Does anyone have any suggestions on pistons for a Chevy 350?
Thank you for reading. Heres the deal, The machine shop called me and told me my motor has to be bored a minimum of .20 over to get everything straight. I'm wanting to go .40 over to a 357-358 and i need a set of decent pistons. I'm wanting to spend around $120 dollars or preferably less for a set. I do not know what to look for when buying a piston. All i know is i want the highest compression possible. They have to be at least as good as stock which was around 9:6:1. Preferably 10:1 or better. If anyone on here could help me out i would really appreciate it. Thanks in advance, Rob.
01-06-2010 10:24 PM
Chevy 350 pistons come in all types, sizes, materials, you name it. Your talking about the most popular engine in the world. Speed pro hyper pistons fill the bill nicely for a street engine. I wouldn`t be looking for the highest compression ratio either, unless you are ready to run race gas. anything over 10:1 will require higher than 93 octane fuel. Summit racing carries a complete line of speed pro pistons. If you look at the chart it will give you the idea of what compression ratio and etc. the piston will give with the current specs.
01-06-2010 10:56 PM
Ok i did not know higher than 10:1 requires higher than 93 fuel. I found a few piston and ring kits. What is better dished or flat tops?
01-06-2010 11:51 PM
Originally Posted by DEMONSPEED
The machine shop called me and told me my motor has to be bored a minimum of .20 over to get everything straight. I'm wanting to go .40 over to a 357-358 and i need a set of decent pistons.
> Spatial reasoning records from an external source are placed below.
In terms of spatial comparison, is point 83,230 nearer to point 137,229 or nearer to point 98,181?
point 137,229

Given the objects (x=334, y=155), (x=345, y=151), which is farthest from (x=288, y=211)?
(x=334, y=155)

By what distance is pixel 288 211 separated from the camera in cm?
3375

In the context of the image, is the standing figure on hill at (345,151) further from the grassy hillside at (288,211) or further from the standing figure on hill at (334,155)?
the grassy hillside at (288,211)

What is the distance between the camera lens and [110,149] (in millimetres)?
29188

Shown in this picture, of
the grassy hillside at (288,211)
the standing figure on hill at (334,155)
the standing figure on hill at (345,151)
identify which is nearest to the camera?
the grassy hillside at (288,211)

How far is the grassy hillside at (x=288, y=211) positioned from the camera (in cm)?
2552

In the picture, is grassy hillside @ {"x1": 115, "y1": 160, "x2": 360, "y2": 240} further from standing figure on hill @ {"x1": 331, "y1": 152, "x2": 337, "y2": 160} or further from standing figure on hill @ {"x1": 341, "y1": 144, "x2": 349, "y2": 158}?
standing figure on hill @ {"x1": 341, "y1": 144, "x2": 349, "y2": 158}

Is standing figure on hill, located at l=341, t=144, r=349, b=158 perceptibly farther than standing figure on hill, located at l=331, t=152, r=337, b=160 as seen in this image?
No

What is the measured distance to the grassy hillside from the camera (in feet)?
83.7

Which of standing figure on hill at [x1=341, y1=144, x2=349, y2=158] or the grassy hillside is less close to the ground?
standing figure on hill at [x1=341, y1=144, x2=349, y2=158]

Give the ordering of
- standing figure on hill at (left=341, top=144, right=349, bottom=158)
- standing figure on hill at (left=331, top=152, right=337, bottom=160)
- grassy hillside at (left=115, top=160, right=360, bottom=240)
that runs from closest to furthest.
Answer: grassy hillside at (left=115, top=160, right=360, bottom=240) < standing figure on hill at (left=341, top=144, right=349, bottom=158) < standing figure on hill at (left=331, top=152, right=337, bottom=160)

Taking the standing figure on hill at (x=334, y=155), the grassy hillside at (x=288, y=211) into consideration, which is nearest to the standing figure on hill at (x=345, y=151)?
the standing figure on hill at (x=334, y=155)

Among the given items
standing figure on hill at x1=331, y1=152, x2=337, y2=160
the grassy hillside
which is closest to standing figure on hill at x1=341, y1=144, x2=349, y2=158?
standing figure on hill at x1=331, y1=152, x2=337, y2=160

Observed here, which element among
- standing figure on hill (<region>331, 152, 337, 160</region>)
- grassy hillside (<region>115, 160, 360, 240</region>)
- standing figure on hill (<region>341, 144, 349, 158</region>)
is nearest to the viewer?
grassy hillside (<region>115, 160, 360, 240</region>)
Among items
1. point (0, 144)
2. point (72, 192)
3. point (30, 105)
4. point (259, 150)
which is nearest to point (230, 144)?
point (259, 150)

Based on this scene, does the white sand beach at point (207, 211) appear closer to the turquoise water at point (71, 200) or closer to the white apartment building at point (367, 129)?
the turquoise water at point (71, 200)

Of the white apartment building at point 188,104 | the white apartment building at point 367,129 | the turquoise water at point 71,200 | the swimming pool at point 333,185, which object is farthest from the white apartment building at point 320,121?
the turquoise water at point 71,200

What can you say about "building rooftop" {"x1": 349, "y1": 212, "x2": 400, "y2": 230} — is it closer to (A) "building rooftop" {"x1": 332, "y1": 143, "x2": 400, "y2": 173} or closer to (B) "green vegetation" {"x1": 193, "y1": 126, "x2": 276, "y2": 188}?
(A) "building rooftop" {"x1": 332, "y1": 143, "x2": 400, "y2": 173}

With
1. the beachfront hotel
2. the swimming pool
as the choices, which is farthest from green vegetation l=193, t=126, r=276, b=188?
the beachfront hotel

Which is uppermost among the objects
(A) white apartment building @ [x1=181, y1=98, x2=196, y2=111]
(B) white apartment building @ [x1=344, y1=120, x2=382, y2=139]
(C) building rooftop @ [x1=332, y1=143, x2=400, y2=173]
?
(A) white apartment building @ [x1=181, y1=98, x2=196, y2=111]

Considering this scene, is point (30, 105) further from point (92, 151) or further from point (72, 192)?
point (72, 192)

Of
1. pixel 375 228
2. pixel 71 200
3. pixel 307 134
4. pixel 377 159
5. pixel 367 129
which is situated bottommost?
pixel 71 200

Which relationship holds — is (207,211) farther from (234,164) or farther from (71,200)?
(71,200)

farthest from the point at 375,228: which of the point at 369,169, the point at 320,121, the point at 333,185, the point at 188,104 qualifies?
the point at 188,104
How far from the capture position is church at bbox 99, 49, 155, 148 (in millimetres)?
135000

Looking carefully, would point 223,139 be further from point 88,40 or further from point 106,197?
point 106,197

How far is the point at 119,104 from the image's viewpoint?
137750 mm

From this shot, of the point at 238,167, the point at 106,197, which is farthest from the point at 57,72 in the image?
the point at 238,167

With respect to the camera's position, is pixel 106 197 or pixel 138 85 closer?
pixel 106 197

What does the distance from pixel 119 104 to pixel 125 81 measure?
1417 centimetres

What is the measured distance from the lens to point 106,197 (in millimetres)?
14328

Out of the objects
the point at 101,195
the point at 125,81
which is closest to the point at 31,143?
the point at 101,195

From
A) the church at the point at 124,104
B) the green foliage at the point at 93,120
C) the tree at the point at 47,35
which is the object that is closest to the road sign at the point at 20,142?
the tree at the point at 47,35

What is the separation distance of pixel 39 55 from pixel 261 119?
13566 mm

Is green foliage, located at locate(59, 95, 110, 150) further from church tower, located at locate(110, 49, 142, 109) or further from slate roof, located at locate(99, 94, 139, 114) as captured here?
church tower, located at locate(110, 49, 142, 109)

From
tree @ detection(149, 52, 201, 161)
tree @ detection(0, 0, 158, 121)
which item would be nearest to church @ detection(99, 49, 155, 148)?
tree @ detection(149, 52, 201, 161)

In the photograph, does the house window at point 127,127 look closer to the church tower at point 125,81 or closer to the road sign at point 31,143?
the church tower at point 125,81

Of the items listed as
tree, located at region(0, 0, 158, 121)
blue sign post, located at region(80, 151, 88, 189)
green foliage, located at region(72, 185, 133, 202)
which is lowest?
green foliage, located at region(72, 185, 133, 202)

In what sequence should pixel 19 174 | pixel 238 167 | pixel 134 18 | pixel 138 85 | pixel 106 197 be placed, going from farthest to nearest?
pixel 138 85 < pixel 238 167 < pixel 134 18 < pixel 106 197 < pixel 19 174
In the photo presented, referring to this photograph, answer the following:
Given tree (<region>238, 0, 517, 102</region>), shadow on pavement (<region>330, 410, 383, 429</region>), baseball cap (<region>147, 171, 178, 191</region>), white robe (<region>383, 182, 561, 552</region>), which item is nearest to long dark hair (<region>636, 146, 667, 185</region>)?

Rob, if the block will clean up at 0.020" over, go w/that. There's no point to go w/a larger than needed oversize- there's no difference in power, and the smaller overbore will make for a more durable engine.
The 'best' piston for this case is a likely going to be a flat top, if you are starting w/a clean slate. You can use FT pistons and choose the cylinder head's chamber size to make the CR you need to go w/the camshaft that's going to be used, as well as what gas you plan to use.
But this can change if the heads you are going to use don't have the 'ideal' chamber size. Then, dished or domed pistons may be called for.
It's a balancing act. Everything is interrelated.
01-07-2010 12:44 AM
There's really not a difference in power? I figured the few cubic inches would have a small effect on power. The reason I was asking about the dished or FT pistons was because I have a large combustion chamber, around 76cc I think. I can't find 305 heads or I would go with them. Right now I have supposedly the worst casting GM heads around. I've got a Lunati .515"/.515" cam and I was going to run 93 octane gas.
01-07-2010 12:57 AM
Originally Posted by DEMONSPEED
There's really not a difference in power? I figured the few cubic inches would have a small effect on power.
The increase will be minuscule. I'd take the thicker cylinder walls any day.
The reason I was asking about the dished or FT pistons was because I have a large combustion chamber, around 76cc I think. I can't find 305 heads or I would go with them. Right now I have supposedly the worst casting GM heads around.
I wouldn't buy domed pistons just to use those heads w/high test. No return on the money spent, power-wise. I'd instead use FT pistons and cheap gas- until my budget will allow Vortec's or something.
01-07-2010 01:16 AM
I'm sending you a PM on a good place to buy engine parts. By the way and I know you're 15 but these guy's have been there ...done that, they're giving you good advice. Build a nice dependable. streetable engine the first time, you can and WILL build a bigger one as you get older.
Looks OK to me. I don't know if they're available for less somewhere else, but the piston itself looks good.
The spec: "Compression Distance (in) 1.560 in." is an important one- this means that the quench distance will automatically be 0.020" 'better' ( higher in the bore at TDC) than if you used rebuilder-type cast pistons that often have a 1.540" compression height.
Keep this spec in mind so you can tell the machine shop, should you have the block decked. It'll make a difference as to the amount of material that needs to be removed to get the quench right.